* _DATA EXTRACT_:
=====
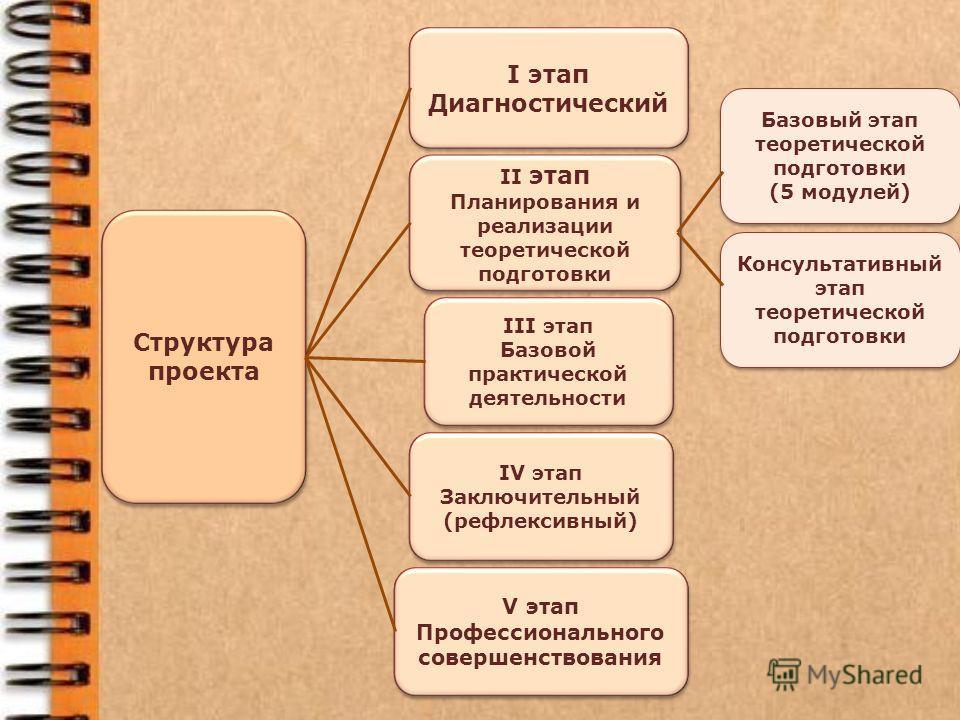 I этап Диагностический I этап Диагностический II этап Планирования и реализации теоретической подготовки II этап Планирования и реализации теоретической подготовки III этап Базовой практической деятельности III этап Базовой практической деятельности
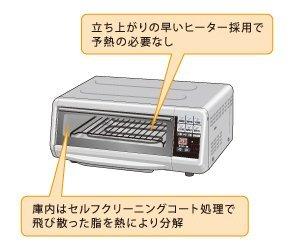 Panasonic おさかな煙らん亭 フィッシュロースター シルバー NF-RT700P-S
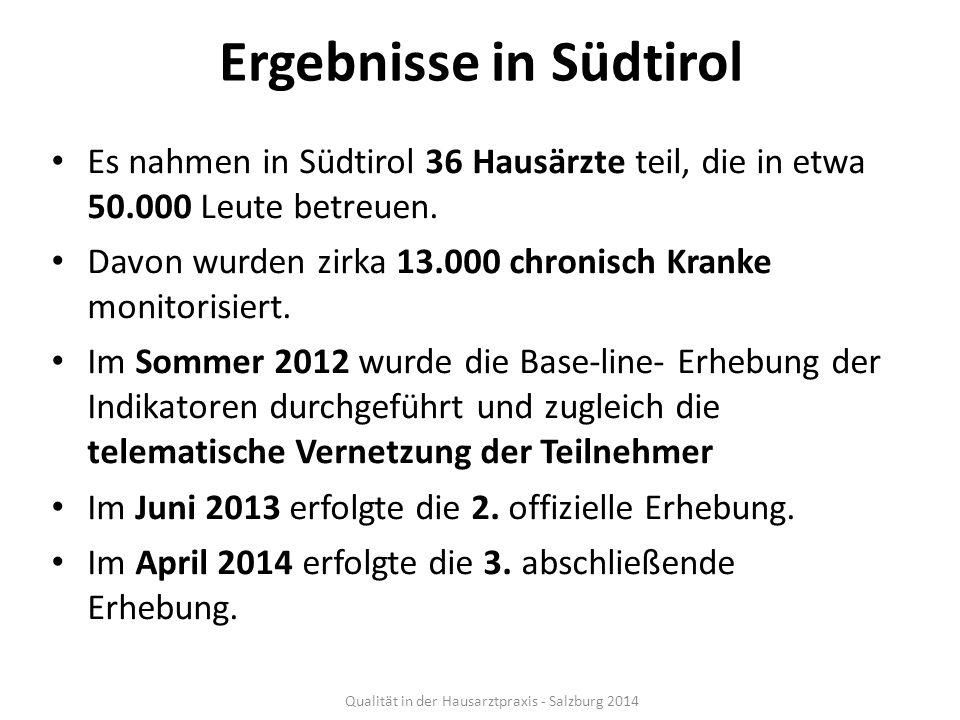 Ergebnisse in Südtirol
=====
* _TASK DIRECTIONS_:
Print each line above exactly as it appears, excluding all images.

* _REPLY TO THE TASK_:
 I этап Диагностический I этап Диагностический II этап Планирования и реализации теоретической подготовки II этап Планирования и реализации теоретической подготовки III этап Базовой практической деятельности III этап Базовой практической деятельности
 Panasonic おさかな煙らん亭 フィッシュロースター シルバー NF-RT700P-S
 Ergebnisse in Südtirol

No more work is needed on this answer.